THE WORDS USED ARE IMPORTANT
The alimony provision in the property settlement did not specifically declare the parties were forgoing their statutory right to modification, nor did the alimony provision state it was "final, binding and nonmodifiable."
THE RIGHT TO CHANGE ALIMONY WAS NOT GIVEN UP
Further, the judgment of divorce did not address any waiver of modifiability of the alimony provision.
WIFE SAID HUSBAND DID NOT DO THE JUDGEMENT RIGHT
Defendant-wife contended the property settlement was not merged into the judgment of divorce, and thus, the alimony was not subject to modification.
A CASE CALLED MARSHALL WAS CONTROLLING
The court held Marshall did not preclude the modification of the alimony agreement in this case.
MARSHALL WAS A PROPERTY CASE
First, Marshall explicitly applies to property settlements and does not reference alimony directly.
A PRIOR AMENDMENT LET ALIMONY IN
More importantly, review of the record revealed the parties stipulated in 1987 to modify the judgment of divorce to include the alimony provision.
NOBODY WAIVED THE RIGHT TO CHANGE ALIMONY
Thus, defendant's reliance on the Marshall decision was misplaced, and it was presumed the parties did not intend to waive their statutory right to modify the alimony agreement. The parties entered into the stipulation for modification of the judgment of divorce on October 23, 1987. The stipulation demonstrated the parties intended to amend the judgment of divorce to include the alimony provision, as opposed to allowing it to remain a provision of the property settlement.

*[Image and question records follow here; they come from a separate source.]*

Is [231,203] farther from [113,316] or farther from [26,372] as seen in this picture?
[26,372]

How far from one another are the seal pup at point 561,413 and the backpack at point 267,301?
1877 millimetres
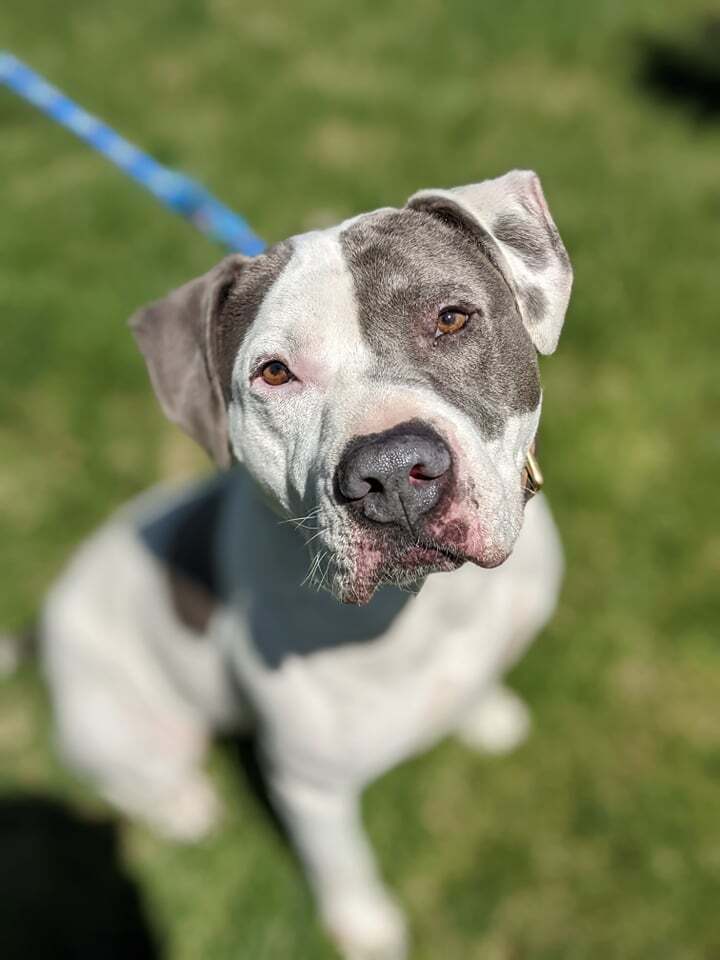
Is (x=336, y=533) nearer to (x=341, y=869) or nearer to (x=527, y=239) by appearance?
(x=527, y=239)

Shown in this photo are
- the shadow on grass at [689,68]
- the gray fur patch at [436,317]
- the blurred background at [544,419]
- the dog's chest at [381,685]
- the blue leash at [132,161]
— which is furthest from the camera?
the shadow on grass at [689,68]

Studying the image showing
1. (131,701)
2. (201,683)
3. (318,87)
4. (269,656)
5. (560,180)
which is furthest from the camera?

CHANGE IN CIRCUMSTANCES HUSBANDS INCOME DOWN AND WIFE INHERITIED
While the defendant also argued the trial court erred in reducing spousal support because there was no evidence plaintiff needed support to be reduced, the court disagreed. Plaintiff established his income had decreased and the defendant inherited a large sum from her mother. The court held the trial court was justified in modifying the alimony agreement. Affirmed.
– the complet case follows, above has been modified for presentation--
S T A T E O F M I C H I G A N
C O U R T O F A P P E A L S
HOWARD S. GOLDBERG,
Plaintiff-Appellee,
UNPUBLISHED
February 24, 2009
v No. 280286
Oakland Circuit Court
ALICE D. GOLDBERG,
LC No. 83-255799-DM
Defendant-Appellant.
Before: Fort Hood, P.J., and Wilder and Borrello, JJ.
PER CURIAM.
Defendant appeals by leave granted an order granting plaintiff’s motion for a reduction of
alimony payments and denying defendant’s motion for an increase in spousal support. We
affirm.
Defendant first asserts the trial court erred in modifying the alimony agreement because
the agreement was non-modifiable. We disagree. The goal of alimony is to balance the incomes
and needs of the parties in such a manner that neither party will be impoverished; rather it should
be based on what is just and reasonable under the circumstances. Moore v Moore, 242 Mich
App 652, 654; 619 NW2d 723 (2000). Upon a showing of changed circumstances, the alimony
award can be modified, but the modification must be based on new facts or changed conditions
arising since the judgment of divorce. Id. The trial court’s factual findings regarding the
modification of an alimony award are reviewed for clear error. Id. "A finding is clearly
erroneous if the appellate court is left with a definite and firm conviction that a mistake has been
made." Id. at 654-655. There is a statutory power to modify alimony that is not contingent upon
triggering language contained in the judgment. Rickner v Frederick, 459 Mich 371, 379; 590
NW2d 288 (1999).
Pursuant to MCL 552.28, individuals in Michigan have a statutory right to petition a
court for a modification to a judgment of alimony.1 "[T]he statutory right to seek modification
1 On appeal, neither party discusses the statutory right to modification of an alimony award.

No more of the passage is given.